Ron Wigg

Personal information
- Date of birth: 18 May 1949
- Place of birth: Great Dunmow, England
- Date of death: 3 July 1997 (aged 48)
- Place of death: Ohio, United States
- Position: Striker

Senior career*
- Years: Team / Apps / (Gls)
- 1967–1970: Ipswich Town / 37 / (14)
- 1970–1972: Watford / 97 / (20)
- 1972–1974: Rotherham United / 65 / (22)
- 1974–1976: Grimsby Town / 63 / (12)
- 1976–1977: Barnsley / 18 / (5)
- 1977–1979: Scunthorpe United / 50 / (7)
- 1979–1980: Columbus Magic / 27 / (13)
- 1979–1980: Cleveland Force (indoor) / 10 / (5)

Managerial career
- Columbus Capitals

= Ron Wigg =

English footballer (1949–1997)

Ron Wigg (18 May 1949 – 3 July 1997) was an English professional football striker who spent most of his career in England before ending it in the American Soccer League.

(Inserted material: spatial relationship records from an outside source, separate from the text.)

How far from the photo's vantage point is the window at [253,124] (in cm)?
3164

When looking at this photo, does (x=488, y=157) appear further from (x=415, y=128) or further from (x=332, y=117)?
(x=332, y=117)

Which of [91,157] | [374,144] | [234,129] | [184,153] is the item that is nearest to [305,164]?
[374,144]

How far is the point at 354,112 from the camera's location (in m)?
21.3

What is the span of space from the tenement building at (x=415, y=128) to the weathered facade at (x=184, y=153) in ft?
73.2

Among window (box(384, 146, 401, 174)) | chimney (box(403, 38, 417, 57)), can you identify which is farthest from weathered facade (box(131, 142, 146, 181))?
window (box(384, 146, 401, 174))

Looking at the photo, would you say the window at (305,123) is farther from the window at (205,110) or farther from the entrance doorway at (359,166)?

He then coached for seventeen years in the United States at both the youth and professional levels.

==Player==
In 1979, Wigg moved to the United States where he signed with the Columbus Magic of the American Soccer League. That season, he scored thirteen goals in twenty-seven matches as the Magic fell to the Sacramento Gold in the championship game. That fall, he signed with the Cleveland Force of the Major Indoor Soccer League. He played only ten games, but still scored five goals. He finished his career in 1980 with the Magic.

==Coach==
Following his retirement, he remained in Ohio where he held a variety of coaching positions. In 1983, he coached Saint Charles Preparatory School to the Ohio State AA soccer championship. He also coached the Columbus Capitals in the American Indoor Soccer Association. At the time of his death, he was the Ohio South Youth Soccer Association Director of Coaching and Soccer Education.